La columna de hoy comienza con un ensayo sobre la relación entre cristianos y musulmanes realizada hace casi tres años, en ocasión de una noticia que durante algunos días del 2010 acaparó la atención de la prensa internacional, del gobierno de Estados Unidos, y hasta del secretario general de la ONU, y que tuvo como centro a un pastor evangélico norteamericano.

No es necesario ser un asiduo concurrente a la iglesia, a cualquier iglesia, o un asiduo lector de la Biblia, para que a uno le resulte chocante ver, o saber de alguien que se autoproclama o es reconocido por otros como un hombre de iglesia, un ministro de Dios, esgrimiendo un arma, en actitud de agresivo desafío hacia quienes considera oponentes, o enemigos, en razón de sus principios o creencias. Resulta chocante, no solo en este siglo 21, signado por la “tolerancia” y el “respeto a la diversidad”, lemas de gobiernos y otros grupos, muy mediáticos pero poco puestos en práctica. Pero ya desde tiempos anteriores a la posmodernidad, puede decirse que rechinaba el que ministros de Dios empuñaran las armas y efectuaran acciones violentas contra personas a las que deberían más bien predicarles el amor y el perdón de Dios, pues tal es su misión en razón de su ministerio, de su llamado y vocación.

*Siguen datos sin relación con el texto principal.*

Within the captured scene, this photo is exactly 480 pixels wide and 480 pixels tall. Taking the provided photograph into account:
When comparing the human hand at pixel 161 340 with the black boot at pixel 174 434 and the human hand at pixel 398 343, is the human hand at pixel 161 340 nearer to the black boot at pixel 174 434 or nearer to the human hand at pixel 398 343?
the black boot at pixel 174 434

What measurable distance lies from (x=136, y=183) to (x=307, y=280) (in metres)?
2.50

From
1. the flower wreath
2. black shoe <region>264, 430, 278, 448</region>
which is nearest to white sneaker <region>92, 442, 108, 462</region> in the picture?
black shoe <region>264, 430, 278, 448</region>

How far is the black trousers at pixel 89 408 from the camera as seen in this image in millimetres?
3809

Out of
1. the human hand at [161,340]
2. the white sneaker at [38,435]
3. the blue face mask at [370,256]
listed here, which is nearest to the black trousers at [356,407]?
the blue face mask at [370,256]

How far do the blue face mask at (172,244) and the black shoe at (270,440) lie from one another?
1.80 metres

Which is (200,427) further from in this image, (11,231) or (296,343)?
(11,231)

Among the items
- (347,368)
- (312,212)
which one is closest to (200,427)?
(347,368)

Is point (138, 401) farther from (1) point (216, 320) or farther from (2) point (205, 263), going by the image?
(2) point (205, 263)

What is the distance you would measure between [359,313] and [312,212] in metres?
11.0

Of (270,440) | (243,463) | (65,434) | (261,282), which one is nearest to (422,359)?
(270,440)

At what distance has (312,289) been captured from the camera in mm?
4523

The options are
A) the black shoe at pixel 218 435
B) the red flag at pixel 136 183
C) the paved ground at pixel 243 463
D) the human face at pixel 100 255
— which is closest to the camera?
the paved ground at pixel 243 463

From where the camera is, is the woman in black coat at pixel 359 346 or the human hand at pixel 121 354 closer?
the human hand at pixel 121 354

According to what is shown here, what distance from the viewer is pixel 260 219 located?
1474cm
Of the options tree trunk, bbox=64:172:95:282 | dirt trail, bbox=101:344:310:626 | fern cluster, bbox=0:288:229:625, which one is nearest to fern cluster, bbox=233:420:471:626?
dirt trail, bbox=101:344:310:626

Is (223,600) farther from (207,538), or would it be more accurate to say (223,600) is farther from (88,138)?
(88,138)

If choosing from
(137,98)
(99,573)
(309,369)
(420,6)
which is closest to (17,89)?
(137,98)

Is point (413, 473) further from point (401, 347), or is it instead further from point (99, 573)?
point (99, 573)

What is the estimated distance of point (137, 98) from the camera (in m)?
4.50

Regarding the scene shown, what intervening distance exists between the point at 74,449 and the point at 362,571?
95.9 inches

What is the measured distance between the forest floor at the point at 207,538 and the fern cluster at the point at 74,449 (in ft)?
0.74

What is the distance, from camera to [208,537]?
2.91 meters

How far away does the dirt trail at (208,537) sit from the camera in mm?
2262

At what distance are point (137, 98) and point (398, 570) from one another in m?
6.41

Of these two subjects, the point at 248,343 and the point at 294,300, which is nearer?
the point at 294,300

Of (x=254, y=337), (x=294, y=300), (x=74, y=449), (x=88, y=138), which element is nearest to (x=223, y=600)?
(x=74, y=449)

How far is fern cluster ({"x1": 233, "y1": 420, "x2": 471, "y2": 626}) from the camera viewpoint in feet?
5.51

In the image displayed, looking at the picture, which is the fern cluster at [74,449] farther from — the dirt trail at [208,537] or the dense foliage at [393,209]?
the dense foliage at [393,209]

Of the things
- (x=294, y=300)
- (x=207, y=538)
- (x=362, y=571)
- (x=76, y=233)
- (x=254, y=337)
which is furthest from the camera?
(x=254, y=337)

¿Por qué es chocante? ¿Por qué rechina? Justamente por eso; porque la misión de un ministro de Dios es “predicar el evangelio a toda criatura” (Marcos 16:15). Aunque esto en realidad no es misión solo de un ministro de Dios, sino de todo cristiano; cuánto más entonces de aquel que ha dedicado su vida al servicio de Dios, y al servicio del prójimo. Al decir toda criatura, Jesús no excluye a nadie, sino que indica que a todos los seres humanos se les debe presentar claramente el evangelio, para que tengan la oportunidad de recibir el perdón de sus pecados, y la vida eterna. Eso significa que para un ministro de Dios, ningún ser humano debería ser visto como un enemigo al que atacar, reducir, dominar o destruir, sino como un pecador necesitado del amor de Dios en Cristo Jesús, un amor que perdona, redime, restaura y salva.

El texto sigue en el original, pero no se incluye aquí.